* _REQUIREMENTS_
Find each line below that contains the string "texture", and copy those lines in full.

* _DATA FOR THE TASK_
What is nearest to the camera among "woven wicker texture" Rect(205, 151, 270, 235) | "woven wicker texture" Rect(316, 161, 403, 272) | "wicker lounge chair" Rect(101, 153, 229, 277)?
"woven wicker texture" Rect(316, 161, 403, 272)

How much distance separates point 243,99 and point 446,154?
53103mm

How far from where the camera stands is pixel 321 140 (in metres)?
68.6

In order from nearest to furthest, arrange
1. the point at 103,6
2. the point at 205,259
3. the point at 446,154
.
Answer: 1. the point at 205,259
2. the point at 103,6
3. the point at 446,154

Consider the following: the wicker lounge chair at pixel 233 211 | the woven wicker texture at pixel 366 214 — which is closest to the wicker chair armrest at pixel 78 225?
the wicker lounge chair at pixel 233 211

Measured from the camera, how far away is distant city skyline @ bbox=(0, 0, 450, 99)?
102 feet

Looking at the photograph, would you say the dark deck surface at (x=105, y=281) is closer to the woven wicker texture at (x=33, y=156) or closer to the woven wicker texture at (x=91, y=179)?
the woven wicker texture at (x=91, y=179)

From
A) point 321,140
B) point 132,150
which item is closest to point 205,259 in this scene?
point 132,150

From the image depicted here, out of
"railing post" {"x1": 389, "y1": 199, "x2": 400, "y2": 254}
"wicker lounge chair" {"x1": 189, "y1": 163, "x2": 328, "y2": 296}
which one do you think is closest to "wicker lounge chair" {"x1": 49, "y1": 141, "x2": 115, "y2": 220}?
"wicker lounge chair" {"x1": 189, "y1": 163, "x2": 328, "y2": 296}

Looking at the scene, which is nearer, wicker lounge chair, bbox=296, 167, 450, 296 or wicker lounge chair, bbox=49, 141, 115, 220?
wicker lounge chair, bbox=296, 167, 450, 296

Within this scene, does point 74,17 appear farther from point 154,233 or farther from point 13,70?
--
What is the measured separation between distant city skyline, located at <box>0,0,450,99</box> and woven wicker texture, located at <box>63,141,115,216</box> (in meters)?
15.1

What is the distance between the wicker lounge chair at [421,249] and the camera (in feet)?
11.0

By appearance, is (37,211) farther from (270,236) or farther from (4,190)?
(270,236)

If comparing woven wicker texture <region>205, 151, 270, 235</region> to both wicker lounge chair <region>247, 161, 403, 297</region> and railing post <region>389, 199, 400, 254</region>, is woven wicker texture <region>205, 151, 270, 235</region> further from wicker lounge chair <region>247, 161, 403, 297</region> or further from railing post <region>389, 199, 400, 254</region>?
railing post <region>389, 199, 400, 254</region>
==
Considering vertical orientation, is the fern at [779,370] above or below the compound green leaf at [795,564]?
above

* _REPLY_
What is nearest to the camera among "woven wicker texture" Rect(205, 151, 270, 235) | "woven wicker texture" Rect(316, 161, 403, 272) | "wicker lounge chair" Rect(101, 153, 229, 277)?
"woven wicker texture" Rect(316, 161, 403, 272)
Consider the following: the wicker lounge chair at pixel 233 211 | the woven wicker texture at pixel 366 214 — which is closest to the wicker chair armrest at pixel 78 225?
Looking at the photograph, would you say the dark deck surface at (x=105, y=281) is closer to the woven wicker texture at (x=33, y=156) or closer to the woven wicker texture at (x=91, y=179)?
the woven wicker texture at (x=91, y=179)
What is the measured separation between distant city skyline, located at <box>0,0,450,99</box> and woven wicker texture, located at <box>63,141,115,216</box> (in meters)?
If comparing woven wicker texture <region>205, 151, 270, 235</region> to both wicker lounge chair <region>247, 161, 403, 297</region> and railing post <region>389, 199, 400, 254</region>, is woven wicker texture <region>205, 151, 270, 235</region> further from wicker lounge chair <region>247, 161, 403, 297</region> or further from railing post <region>389, 199, 400, 254</region>?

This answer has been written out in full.